◆ Written exercise:
Count the lines of the material below that contain the string "bottom" and reply with that number alone.

◆ Rows:
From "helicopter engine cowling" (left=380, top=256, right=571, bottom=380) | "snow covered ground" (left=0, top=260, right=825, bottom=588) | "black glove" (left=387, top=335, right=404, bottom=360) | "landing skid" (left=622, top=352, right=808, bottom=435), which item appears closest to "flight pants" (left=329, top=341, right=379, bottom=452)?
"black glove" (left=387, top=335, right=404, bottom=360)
* * *
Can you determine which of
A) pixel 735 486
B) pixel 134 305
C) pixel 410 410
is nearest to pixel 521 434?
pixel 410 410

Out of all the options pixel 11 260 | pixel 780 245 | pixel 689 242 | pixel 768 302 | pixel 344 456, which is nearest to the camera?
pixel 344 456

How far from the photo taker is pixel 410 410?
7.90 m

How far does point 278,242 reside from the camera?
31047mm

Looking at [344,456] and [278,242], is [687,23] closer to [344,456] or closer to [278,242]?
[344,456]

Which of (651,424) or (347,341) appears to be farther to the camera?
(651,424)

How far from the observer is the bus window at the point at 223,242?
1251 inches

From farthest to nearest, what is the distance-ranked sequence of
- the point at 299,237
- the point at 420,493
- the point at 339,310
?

◆ Exercise output:
2